═════ Material ═════

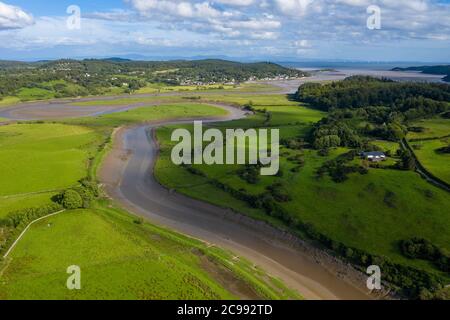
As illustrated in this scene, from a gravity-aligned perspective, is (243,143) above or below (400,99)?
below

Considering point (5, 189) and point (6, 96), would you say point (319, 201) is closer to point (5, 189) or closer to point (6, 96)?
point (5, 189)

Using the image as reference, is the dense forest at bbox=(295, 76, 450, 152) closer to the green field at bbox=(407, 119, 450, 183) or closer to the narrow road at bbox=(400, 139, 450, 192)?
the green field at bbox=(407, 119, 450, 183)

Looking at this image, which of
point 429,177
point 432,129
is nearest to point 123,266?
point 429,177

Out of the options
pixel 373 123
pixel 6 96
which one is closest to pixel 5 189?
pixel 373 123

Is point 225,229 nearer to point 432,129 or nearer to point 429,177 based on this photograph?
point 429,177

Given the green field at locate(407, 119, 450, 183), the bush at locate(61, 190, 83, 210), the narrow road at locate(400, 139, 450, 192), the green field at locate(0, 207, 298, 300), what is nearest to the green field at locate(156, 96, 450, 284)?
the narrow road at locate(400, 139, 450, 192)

═════
═════ Material ═════

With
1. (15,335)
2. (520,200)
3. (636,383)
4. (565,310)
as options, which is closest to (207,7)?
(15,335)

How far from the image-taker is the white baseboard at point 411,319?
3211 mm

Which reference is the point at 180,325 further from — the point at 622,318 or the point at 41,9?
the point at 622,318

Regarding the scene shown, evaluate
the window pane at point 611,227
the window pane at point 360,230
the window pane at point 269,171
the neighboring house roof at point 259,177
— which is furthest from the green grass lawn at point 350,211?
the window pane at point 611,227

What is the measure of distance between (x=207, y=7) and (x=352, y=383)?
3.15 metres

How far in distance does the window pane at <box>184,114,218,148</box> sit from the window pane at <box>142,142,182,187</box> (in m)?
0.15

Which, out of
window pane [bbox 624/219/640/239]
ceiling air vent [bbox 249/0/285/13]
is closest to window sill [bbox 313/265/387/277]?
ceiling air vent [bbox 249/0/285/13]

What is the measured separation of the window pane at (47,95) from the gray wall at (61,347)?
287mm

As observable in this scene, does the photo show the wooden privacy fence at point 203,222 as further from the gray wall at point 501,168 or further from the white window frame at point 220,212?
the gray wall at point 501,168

═════

▸ Request
Gather every line of the items above that contains the string "bbox".

▸ Problem solution
Using the image as reference, is the dense forest at bbox=(295, 76, 450, 152) closer to the green field at bbox=(407, 119, 450, 183) or closer to the narrow road at bbox=(400, 139, 450, 192)?
the green field at bbox=(407, 119, 450, 183)
window pane [bbox 624/219/640/239]
ceiling air vent [bbox 249/0/285/13]
is closest to window sill [bbox 313/265/387/277]?
ceiling air vent [bbox 249/0/285/13]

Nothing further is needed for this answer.